EXERCISE: Which lines in the items below contain the string "point"? List each such line in full, treating uppercase and lowercase as different.

RECORDS FOR THIS TASK:
---------------
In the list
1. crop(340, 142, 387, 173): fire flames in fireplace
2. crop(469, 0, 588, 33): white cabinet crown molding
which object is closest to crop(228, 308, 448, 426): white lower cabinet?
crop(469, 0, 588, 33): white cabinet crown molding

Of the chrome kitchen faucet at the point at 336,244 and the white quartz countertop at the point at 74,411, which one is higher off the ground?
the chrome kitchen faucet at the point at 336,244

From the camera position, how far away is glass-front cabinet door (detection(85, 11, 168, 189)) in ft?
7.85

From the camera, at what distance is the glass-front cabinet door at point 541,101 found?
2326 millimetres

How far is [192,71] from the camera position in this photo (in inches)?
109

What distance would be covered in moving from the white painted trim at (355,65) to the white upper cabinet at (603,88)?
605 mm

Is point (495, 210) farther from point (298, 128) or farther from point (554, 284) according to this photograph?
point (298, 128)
---------------
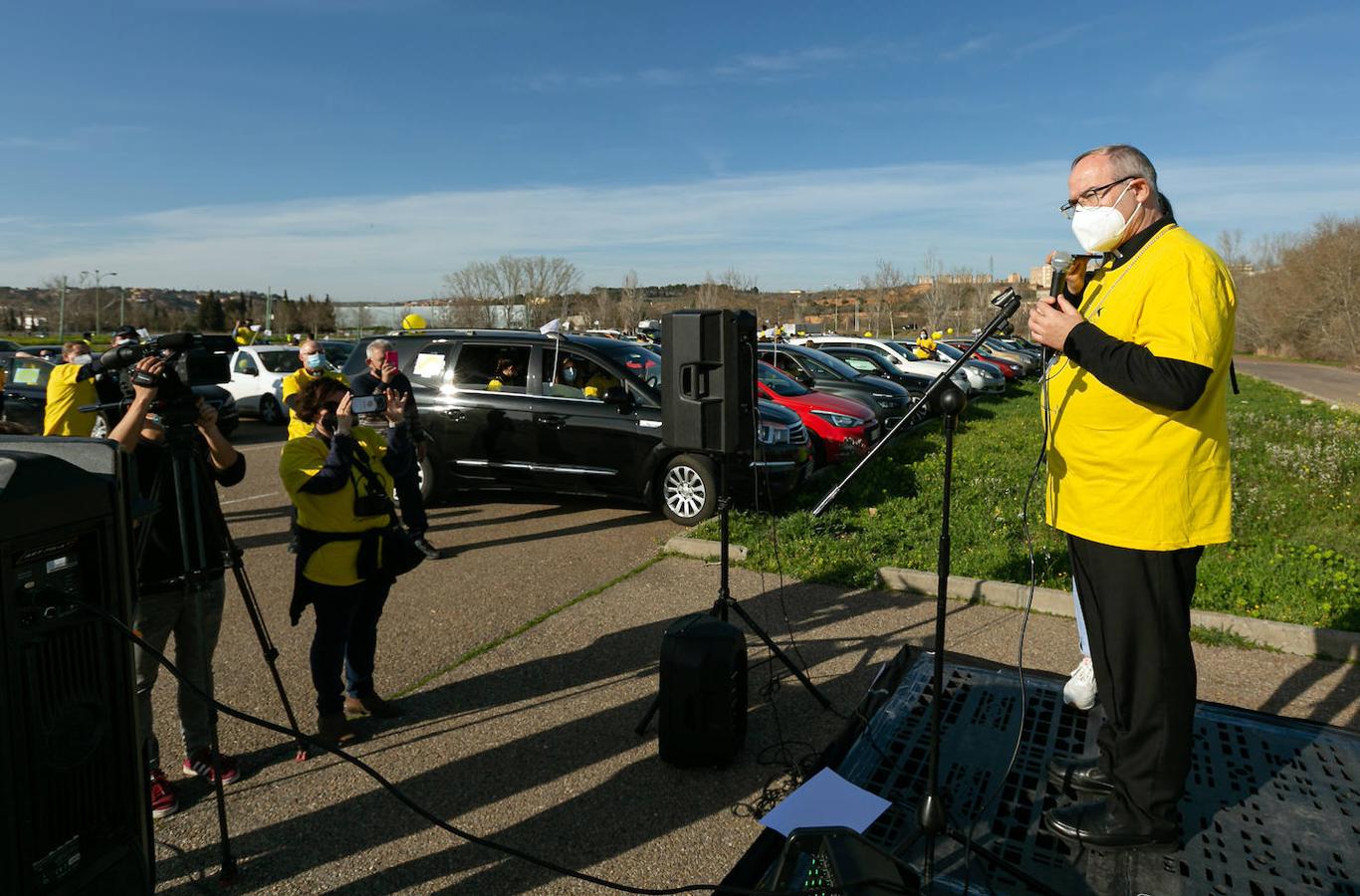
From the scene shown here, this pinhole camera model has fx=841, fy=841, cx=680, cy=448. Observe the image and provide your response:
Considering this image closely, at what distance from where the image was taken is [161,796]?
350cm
---------------
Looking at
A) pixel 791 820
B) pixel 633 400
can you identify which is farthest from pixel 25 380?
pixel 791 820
---------------
ANSWER BELOW:
Of the chrome kitchen faucet at the point at 336,244 and the white quartz countertop at the point at 74,411, which one is higher off the ground?
the chrome kitchen faucet at the point at 336,244
From the camera, at what distance is the glass-front cabinet door at point 541,101 found?
Is point (495, 210) farther from point (298, 128) or farther from point (554, 284) according to this photograph?
point (298, 128)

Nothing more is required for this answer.